Even the low end of that range makes the death penalty relatively easy politics—especially for people already inclined to support Perry. With the exception of Ron Paul and former New Mexico Gov. Gary Johnson, the rest of the GOP candidates mostly fall into line. Johnson, the two-term governor who will be back on the stage for tonight’s debate, changed his mind after thinking through the issue and reading the news. Last November, he told The New Republic, “Naively, I really didn’t think the government made mistakes.” Rep. Michele Bachmann (R-Minn), doesn’t seem to have a record of her stance, but since she stresses her pro-life credentials, she’s probably for executions (being pro-life and pro-death penalty is a popular package among Republican office-seekers).

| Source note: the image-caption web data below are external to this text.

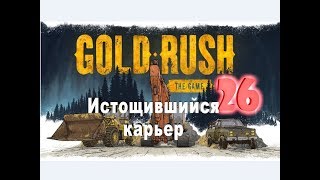 Gold Rush: The Game №26 Истощившийся карьер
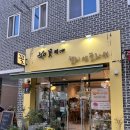 [플라워샵]어버이날 선물 고민 끝! 무인으로도 살 수 있는 광주수완지구꽃집 ‘꽃피네’ 후기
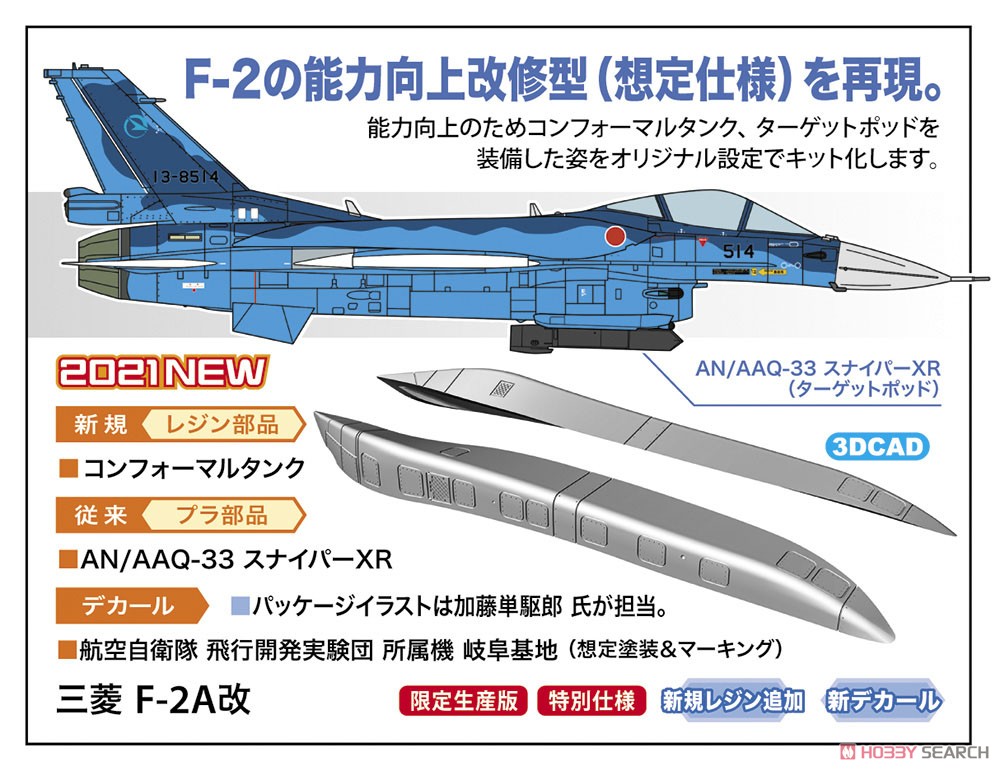 三菱 F-2A改 (プラモデル) その他の画像1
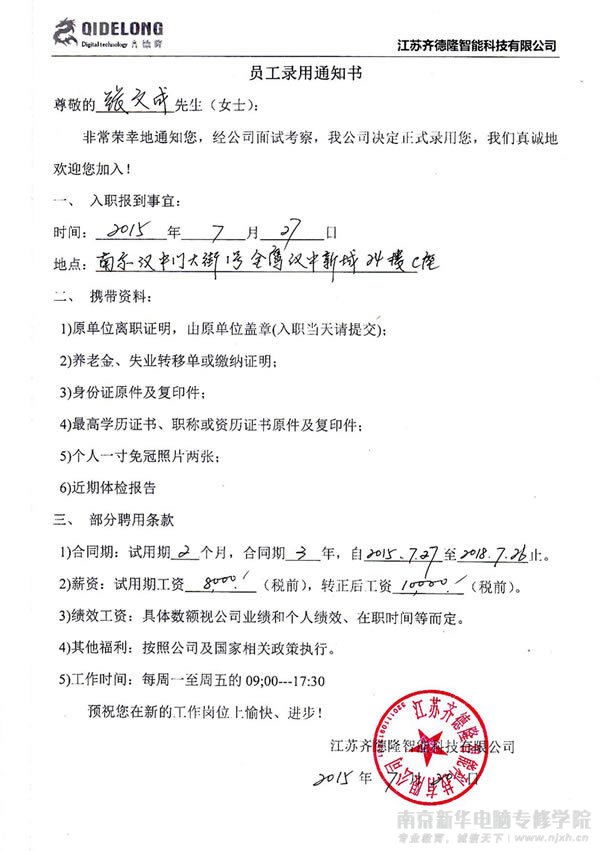 张文成:月薪2K到10k的反转逆袭 新华这一步 我走对了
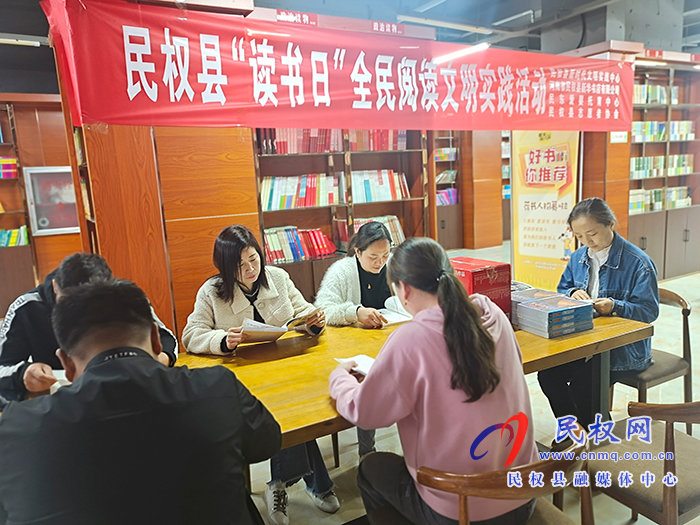 民權(quán)縣新時(shí)代文明實(shí)踐中心、民權(quán)縣新華書店、民權(quán)縣志愿者協(xié)會開展“讀書日”全民閱讀文明實(shí)踐活動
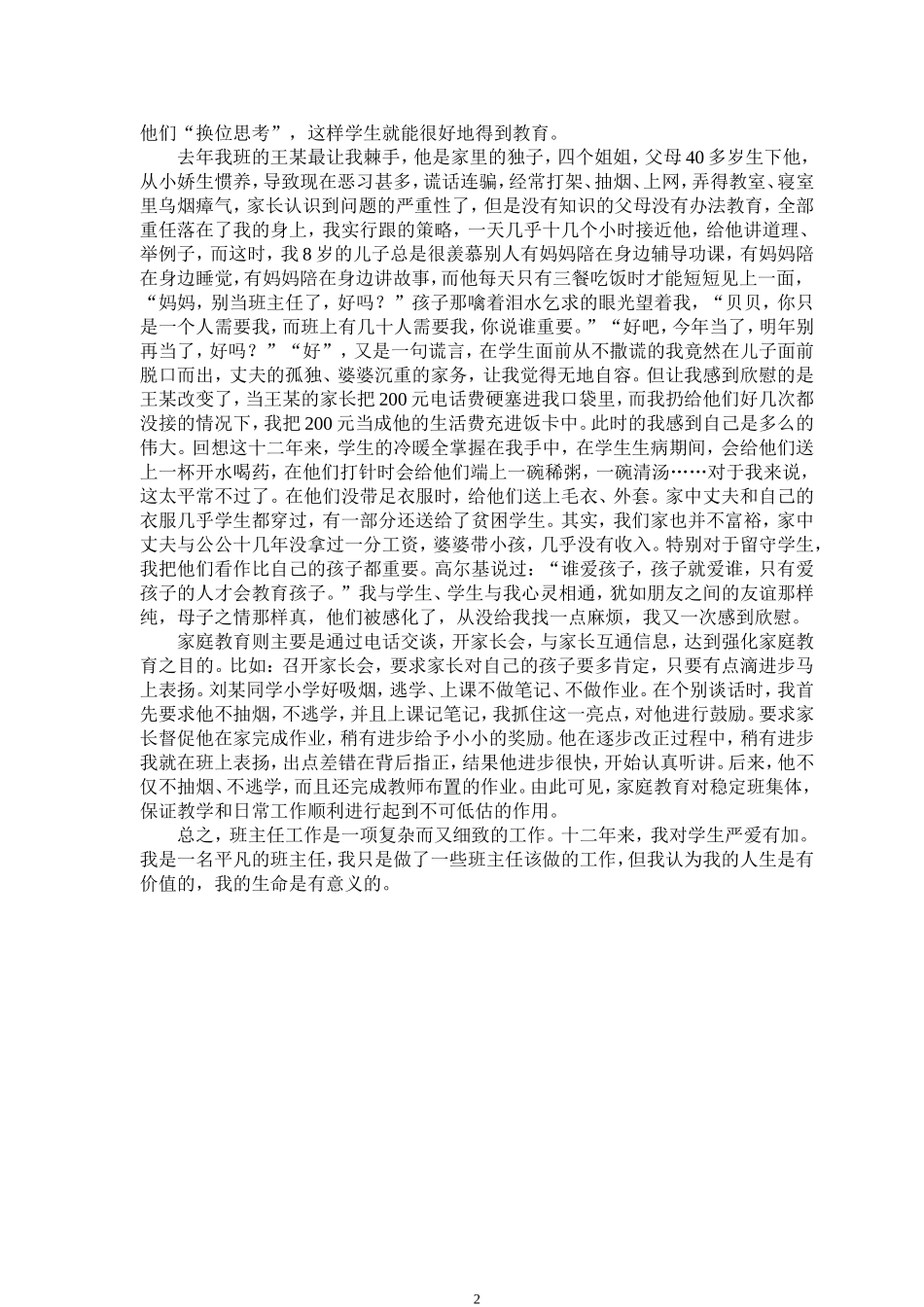 班主任的几点做法_第2页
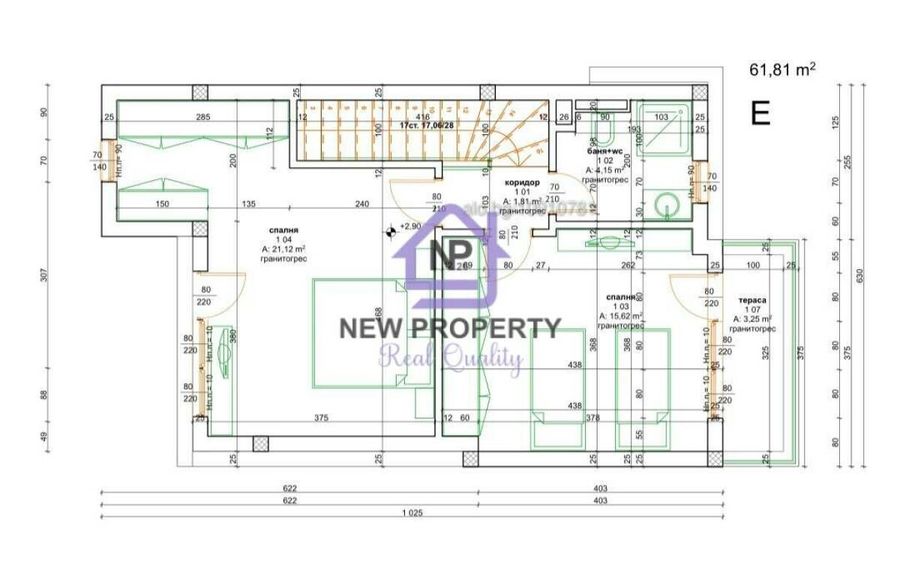 Снимка 346548608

Former Massachusetts Gov. Mitt Romney could have avoided the issue since the Bay State doesn’t have capital punishment, but instead he introduced a (failed) bill to bring it back in 2005. And then there are folks such as former House Speaker Newt Gingrich (R-Ga.), who supported the death penalty for drug dealers.
A recent Politco article posited that people may just not care about the death penalty as an issue anymore, as its use fades from its peak in the tough-on-crime-crazed 1990s. (In 1999 there were 89 executions, in 2010 there were 49; presidential candidate Bill Clinton proved his bona fides by overseeing the execution of a low-I.Q. killer named Ricky Ray Rector.) Even Perry, with his eyes on the White House, wants to talk about bigger things like a balanced budget amendment. The death penalty, like supporting the status quo in the drug war, is just one more well-established conservative pennant to wave around, even as blind faith in its inerrant application contradicts everything else anti-government politicians claim to believe about the public sector.
And besides, Gov. Perry has the perfect take, no matter what happens: If you catch mistakes in time, it’s proof the system works. If you don’t, well, then there’s no doubt the person was guilty and deserved Texas justice.